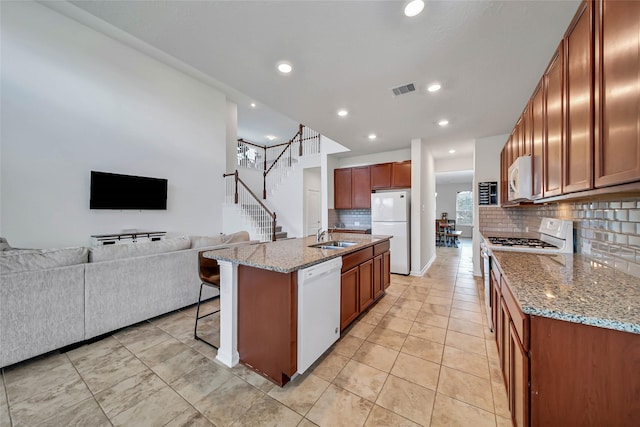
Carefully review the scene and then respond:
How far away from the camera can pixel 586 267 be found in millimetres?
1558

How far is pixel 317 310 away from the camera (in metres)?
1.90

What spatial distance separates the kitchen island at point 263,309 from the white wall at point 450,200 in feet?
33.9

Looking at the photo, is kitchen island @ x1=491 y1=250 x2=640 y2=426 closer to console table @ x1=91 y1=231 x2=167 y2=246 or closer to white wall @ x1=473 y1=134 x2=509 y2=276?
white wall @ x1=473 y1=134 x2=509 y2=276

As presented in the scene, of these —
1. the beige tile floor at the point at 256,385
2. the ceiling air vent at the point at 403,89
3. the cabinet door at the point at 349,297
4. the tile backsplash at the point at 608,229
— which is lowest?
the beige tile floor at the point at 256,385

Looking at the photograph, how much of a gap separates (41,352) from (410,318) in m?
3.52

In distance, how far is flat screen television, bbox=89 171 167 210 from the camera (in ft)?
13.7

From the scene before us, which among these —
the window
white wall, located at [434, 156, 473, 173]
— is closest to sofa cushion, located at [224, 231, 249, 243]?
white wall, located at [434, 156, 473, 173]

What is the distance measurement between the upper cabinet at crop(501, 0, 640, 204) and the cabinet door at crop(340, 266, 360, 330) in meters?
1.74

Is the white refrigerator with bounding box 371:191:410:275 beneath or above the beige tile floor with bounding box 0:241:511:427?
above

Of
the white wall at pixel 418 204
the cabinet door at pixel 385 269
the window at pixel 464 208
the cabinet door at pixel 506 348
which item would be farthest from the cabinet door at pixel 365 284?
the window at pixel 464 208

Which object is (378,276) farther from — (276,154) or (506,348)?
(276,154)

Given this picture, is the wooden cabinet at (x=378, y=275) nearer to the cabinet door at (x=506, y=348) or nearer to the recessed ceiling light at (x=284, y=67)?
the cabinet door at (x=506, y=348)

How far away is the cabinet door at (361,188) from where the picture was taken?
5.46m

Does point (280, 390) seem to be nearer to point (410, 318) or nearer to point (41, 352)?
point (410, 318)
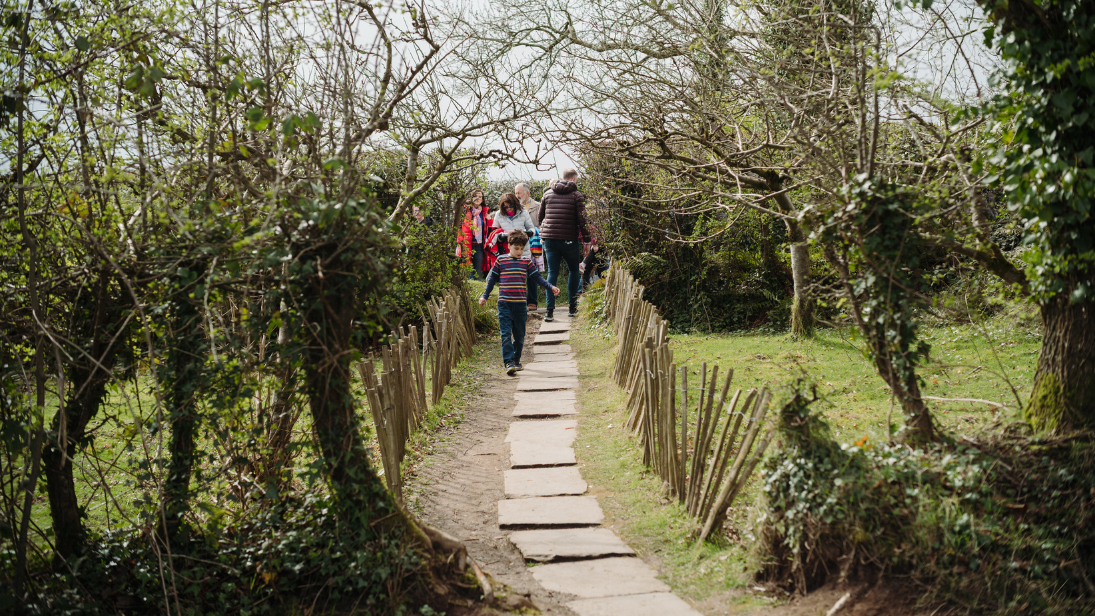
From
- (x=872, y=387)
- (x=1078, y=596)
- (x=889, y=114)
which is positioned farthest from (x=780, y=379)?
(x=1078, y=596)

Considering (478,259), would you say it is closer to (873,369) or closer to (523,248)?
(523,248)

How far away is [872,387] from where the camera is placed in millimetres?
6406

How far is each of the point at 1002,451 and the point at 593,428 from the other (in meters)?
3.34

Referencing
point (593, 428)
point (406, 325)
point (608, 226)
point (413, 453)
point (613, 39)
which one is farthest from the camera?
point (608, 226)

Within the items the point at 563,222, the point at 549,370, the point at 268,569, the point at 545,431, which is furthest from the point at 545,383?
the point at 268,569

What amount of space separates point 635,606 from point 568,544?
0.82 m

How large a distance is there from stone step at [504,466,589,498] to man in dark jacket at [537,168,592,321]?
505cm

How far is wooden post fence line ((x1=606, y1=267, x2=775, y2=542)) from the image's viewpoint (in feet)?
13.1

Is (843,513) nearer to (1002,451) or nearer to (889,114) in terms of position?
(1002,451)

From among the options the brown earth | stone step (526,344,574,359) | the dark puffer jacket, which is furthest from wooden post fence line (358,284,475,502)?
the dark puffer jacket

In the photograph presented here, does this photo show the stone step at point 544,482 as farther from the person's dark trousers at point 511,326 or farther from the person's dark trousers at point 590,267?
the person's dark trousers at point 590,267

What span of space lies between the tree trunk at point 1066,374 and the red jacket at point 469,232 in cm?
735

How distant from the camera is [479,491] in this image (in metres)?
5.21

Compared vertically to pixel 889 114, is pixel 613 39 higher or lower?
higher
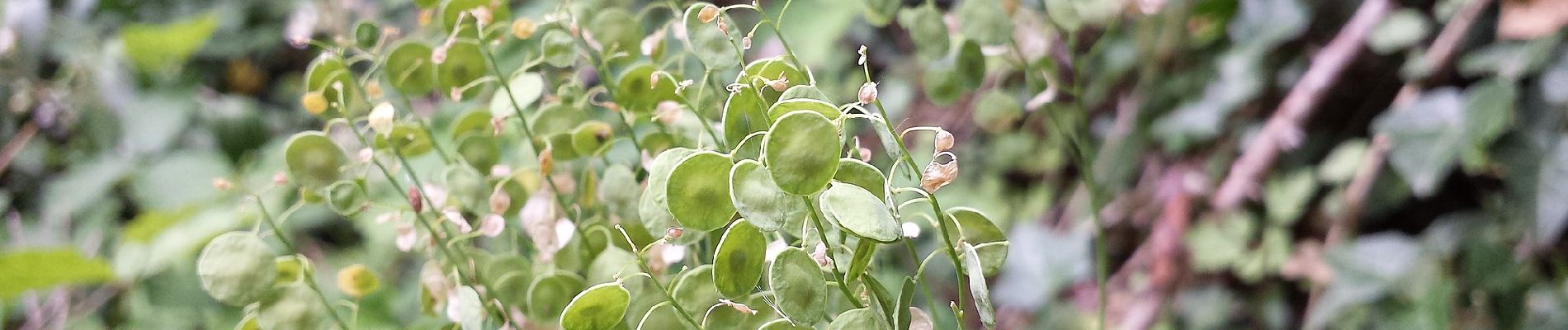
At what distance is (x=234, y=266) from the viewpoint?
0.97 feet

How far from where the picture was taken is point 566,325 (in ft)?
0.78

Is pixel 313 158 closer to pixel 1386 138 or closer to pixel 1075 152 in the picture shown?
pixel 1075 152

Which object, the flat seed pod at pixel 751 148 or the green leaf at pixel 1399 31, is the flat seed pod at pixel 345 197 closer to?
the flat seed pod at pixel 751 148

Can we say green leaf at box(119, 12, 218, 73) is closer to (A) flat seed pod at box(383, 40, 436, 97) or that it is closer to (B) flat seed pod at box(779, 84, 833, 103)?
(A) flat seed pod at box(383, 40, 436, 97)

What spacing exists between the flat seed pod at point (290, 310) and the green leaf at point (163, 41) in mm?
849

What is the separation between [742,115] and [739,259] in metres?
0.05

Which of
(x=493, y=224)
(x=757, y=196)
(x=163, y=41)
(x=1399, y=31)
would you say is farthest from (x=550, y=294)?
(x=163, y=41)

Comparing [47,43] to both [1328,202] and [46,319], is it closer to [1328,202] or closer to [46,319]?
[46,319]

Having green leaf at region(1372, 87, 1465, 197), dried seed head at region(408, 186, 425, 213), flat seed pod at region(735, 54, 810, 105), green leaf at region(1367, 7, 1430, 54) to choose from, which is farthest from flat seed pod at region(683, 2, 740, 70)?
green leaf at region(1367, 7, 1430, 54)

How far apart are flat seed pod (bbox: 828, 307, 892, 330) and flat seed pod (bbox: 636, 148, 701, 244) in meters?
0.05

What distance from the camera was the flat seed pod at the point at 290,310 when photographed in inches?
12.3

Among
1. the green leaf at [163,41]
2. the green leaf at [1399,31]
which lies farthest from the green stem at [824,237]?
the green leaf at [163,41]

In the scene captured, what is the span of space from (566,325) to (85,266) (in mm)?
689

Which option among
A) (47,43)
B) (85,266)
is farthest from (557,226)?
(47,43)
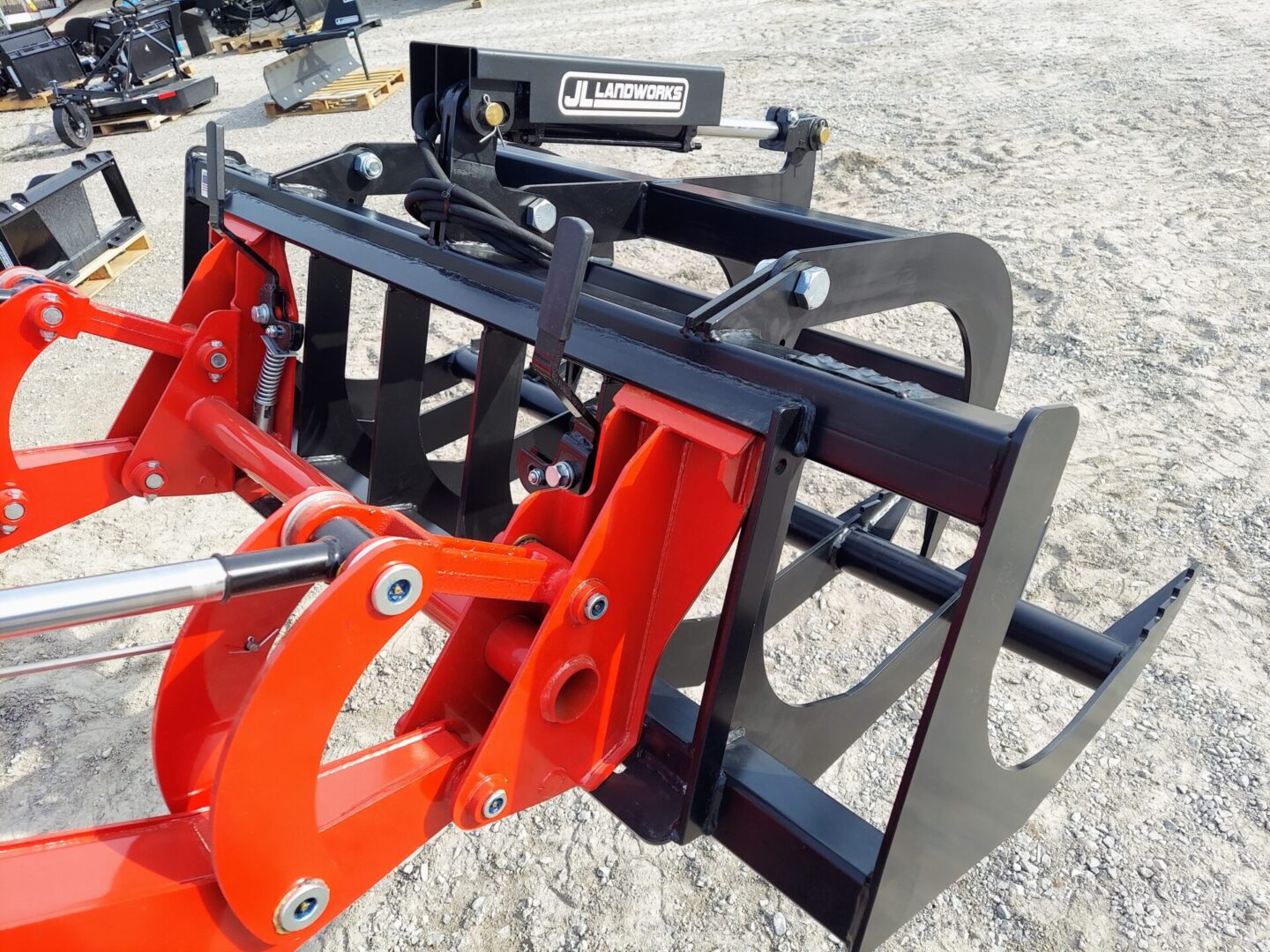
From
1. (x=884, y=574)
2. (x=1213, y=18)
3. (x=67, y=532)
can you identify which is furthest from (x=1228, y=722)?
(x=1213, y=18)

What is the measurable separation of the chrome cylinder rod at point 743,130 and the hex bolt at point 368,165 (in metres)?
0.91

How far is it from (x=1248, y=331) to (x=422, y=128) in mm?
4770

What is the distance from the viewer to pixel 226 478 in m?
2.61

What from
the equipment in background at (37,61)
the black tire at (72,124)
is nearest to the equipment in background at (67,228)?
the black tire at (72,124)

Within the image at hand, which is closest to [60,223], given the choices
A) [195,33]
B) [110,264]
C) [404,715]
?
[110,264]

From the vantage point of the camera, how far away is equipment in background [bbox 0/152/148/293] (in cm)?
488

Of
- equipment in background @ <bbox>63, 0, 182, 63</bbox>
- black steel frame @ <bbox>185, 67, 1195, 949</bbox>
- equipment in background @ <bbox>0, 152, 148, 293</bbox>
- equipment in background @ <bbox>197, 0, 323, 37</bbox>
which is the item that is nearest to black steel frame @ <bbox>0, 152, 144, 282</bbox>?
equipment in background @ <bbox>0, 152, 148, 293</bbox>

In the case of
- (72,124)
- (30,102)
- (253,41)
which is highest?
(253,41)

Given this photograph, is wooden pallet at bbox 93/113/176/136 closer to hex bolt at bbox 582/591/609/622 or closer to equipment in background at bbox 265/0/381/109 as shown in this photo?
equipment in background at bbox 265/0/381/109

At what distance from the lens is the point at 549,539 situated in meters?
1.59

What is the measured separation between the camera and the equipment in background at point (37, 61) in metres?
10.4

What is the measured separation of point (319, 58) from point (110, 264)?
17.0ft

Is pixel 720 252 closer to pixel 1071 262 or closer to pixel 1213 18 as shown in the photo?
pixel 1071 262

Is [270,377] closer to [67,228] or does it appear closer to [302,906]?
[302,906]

•••••

Work to complete: Reproduce every line precisely as given, omitting all pictures.

Result below:
Carefully review the scene and then respond:
How far away from the camera can pixel 586 267 be found in millimetres?
1558

How far is pixel 317 310 away from the camera (in metres)?
1.90

What spatial distance separates the kitchen island at point 263,309 from the white wall at point 450,200 in feet?
33.9

Looking at the photo, is kitchen island @ x1=491 y1=250 x2=640 y2=426 closer to console table @ x1=91 y1=231 x2=167 y2=246 or closer to white wall @ x1=473 y1=134 x2=509 y2=276?
white wall @ x1=473 y1=134 x2=509 y2=276

As presented in the scene, of these —
1. the beige tile floor at the point at 256,385
2. the ceiling air vent at the point at 403,89
3. the cabinet door at the point at 349,297
4. the tile backsplash at the point at 608,229
— which is lowest?
the beige tile floor at the point at 256,385

Looking at the photograph, how much of a gap separates (41,352) from (410,318) in m?
3.52

In distance, how far is flat screen television, bbox=89 171 167 210 from the camera (in ft)?
13.7

From the scene before us, which among these —
the window
white wall, located at [434, 156, 473, 173]
— is closest to sofa cushion, located at [224, 231, 249, 243]?
white wall, located at [434, 156, 473, 173]

What is the distance measurement between the upper cabinet at crop(501, 0, 640, 204) and the cabinet door at crop(340, 266, 360, 330) in meters?
1.74

Is the white refrigerator with bounding box 371:191:410:275 beneath or above the beige tile floor with bounding box 0:241:511:427?
above

Of
the white wall at pixel 418 204
the cabinet door at pixel 385 269
the window at pixel 464 208
the cabinet door at pixel 506 348
which item would be farthest from the cabinet door at pixel 365 284?
the window at pixel 464 208

Which object is (378,276) farther from — (276,154) or (506,348)?
(276,154)

Given this picture, is the wooden cabinet at (x=378, y=275) nearer to the cabinet door at (x=506, y=348) or nearer to the recessed ceiling light at (x=284, y=67)?
the cabinet door at (x=506, y=348)

How far away is the cabinet door at (361,188) from where the picture was taken?
5.46m

Does point (280, 390) seem to be nearer to point (410, 318) or nearer to point (41, 352)?
point (410, 318)
From
- (x=872, y=387)
- (x=1078, y=596)
- (x=889, y=114)
which is positioned farthest from (x=780, y=379)?
(x=1078, y=596)

Considering (478,259), would you say it is closer to (873,369) or closer to (523,248)?
(523,248)

How far away is [872,387] from where the camera is placed in millimetres?
6406

How far is each of the point at 1002,451 and the point at 593,428 from the other (in meters)?
3.34

Referencing
point (593, 428)
point (406, 325)
point (608, 226)
point (413, 453)
point (613, 39)
which one is farthest from the camera?
point (608, 226)

Within the items the point at 563,222, the point at 549,370, the point at 268,569, the point at 545,431, which is furthest from the point at 545,383?
the point at 268,569

What amount of space separates point 635,606 from point 568,544?
0.82 m

How large a distance is there from stone step at [504,466,589,498] to man in dark jacket at [537,168,592,321]?
505cm

How far is wooden post fence line ((x1=606, y1=267, x2=775, y2=542)) from the image's viewpoint (in feet)?
13.1

Is (843,513) nearer to (1002,451) or nearer to (889,114) in terms of position?
(1002,451)

From among the options the brown earth | stone step (526,344,574,359) | the dark puffer jacket, which is furthest from wooden post fence line (358,284,475,502)?
the dark puffer jacket

In the photograph presented here, does this photo show the stone step at point 544,482 as farther from the person's dark trousers at point 511,326 or farther from the person's dark trousers at point 590,267?
the person's dark trousers at point 590,267

What span of space lies between the tree trunk at point 1066,374 and the red jacket at point 469,232 in cm?
735

How distant from the camera is [479,491] in this image (in metres)?
5.21

Compared vertically to pixel 889 114, is pixel 613 39 higher or lower?
higher
At what distance is (x=234, y=266) from the viewpoint?
0.97 feet

How far from where the picture was taken is point 566,325 (in ft)?
0.78

Is pixel 313 158 closer to pixel 1386 138 or closer to pixel 1075 152 in the picture shown?
pixel 1075 152

Which object, the flat seed pod at pixel 751 148 or the green leaf at pixel 1399 31, is the flat seed pod at pixel 345 197 closer to?
the flat seed pod at pixel 751 148

Can we say green leaf at box(119, 12, 218, 73) is closer to (A) flat seed pod at box(383, 40, 436, 97) or that it is closer to (B) flat seed pod at box(779, 84, 833, 103)?
(A) flat seed pod at box(383, 40, 436, 97)

What spacing exists between the flat seed pod at point (290, 310) and the green leaf at point (163, 41) in mm?
849

What is the separation between [742,115] and [739,259] in metres?
0.05

Which of
(x=493, y=224)
(x=757, y=196)
(x=163, y=41)
(x=1399, y=31)
would you say is farthest from (x=550, y=294)?
(x=163, y=41)

Comparing [47,43] to both [1328,202] and [46,319], is it closer to [1328,202] or closer to [46,319]?
[46,319]

Having green leaf at region(1372, 87, 1465, 197), dried seed head at region(408, 186, 425, 213), flat seed pod at region(735, 54, 810, 105), green leaf at region(1367, 7, 1430, 54) to choose from, which is farthest from flat seed pod at region(683, 2, 740, 70)?
green leaf at region(1367, 7, 1430, 54)

How far apart are flat seed pod (bbox: 828, 307, 892, 330) and flat seed pod (bbox: 636, 148, 701, 244) in meters?
0.05

What distance from the camera was the flat seed pod at the point at 290,310 when photographed in inches?
12.3

Among
1. the green leaf at [163,41]
2. the green leaf at [1399,31]
which lies farthest from the green stem at [824,237]?
the green leaf at [163,41]

In the scene captured, what is the span of space from (566,325) to (85,266) (in mm)?
689

Which option among
A) (47,43)
B) (85,266)
is farthest from (557,226)?
(47,43)
From
1. (x=884, y=574)
2. (x=1213, y=18)
3. (x=67, y=532)
can you identify which is furthest from (x=1228, y=722)?
(x=1213, y=18)

What is the measurable separation of the chrome cylinder rod at point 743,130 and the hex bolt at point 368,165 (in metres)?
0.91

How far is it from (x=1248, y=331) to (x=422, y=128) in mm?
4770

What is the distance from the viewer to pixel 226 478 in m?
2.61

What from
the equipment in background at (37,61)
the black tire at (72,124)
is nearest to the equipment in background at (67,228)?
the black tire at (72,124)

Within the image at hand, which is closest to [60,223], given the choices
A) [195,33]
B) [110,264]
C) [404,715]
?
[110,264]

From the vantage point of the camera, how far away is equipment in background [bbox 0/152/148/293] (in cm)?
488

Of
- equipment in background @ <bbox>63, 0, 182, 63</bbox>
- black steel frame @ <bbox>185, 67, 1195, 949</bbox>
- equipment in background @ <bbox>0, 152, 148, 293</bbox>
- equipment in background @ <bbox>197, 0, 323, 37</bbox>
which is the item that is nearest to black steel frame @ <bbox>0, 152, 144, 282</bbox>?
equipment in background @ <bbox>0, 152, 148, 293</bbox>

In the case of
- (72,124)
- (30,102)
- (253,41)
which is highest?
(253,41)

Given this photograph, is wooden pallet at bbox 93/113/176/136 closer to hex bolt at bbox 582/591/609/622 or closer to equipment in background at bbox 265/0/381/109 as shown in this photo?
equipment in background at bbox 265/0/381/109

At what distance from the lens is the point at 549,539 situated in meters?
1.59

What is the measured separation between the camera and the equipment in background at point (37, 61) in metres?
10.4

What is the measured separation of point (319, 58) from point (110, 264)?
17.0ft

Is pixel 720 252 closer to pixel 1071 262 or closer to pixel 1213 18 as shown in the photo?
pixel 1071 262

Is [270,377] closer to [67,228] or does it appear closer to [302,906]?
[302,906]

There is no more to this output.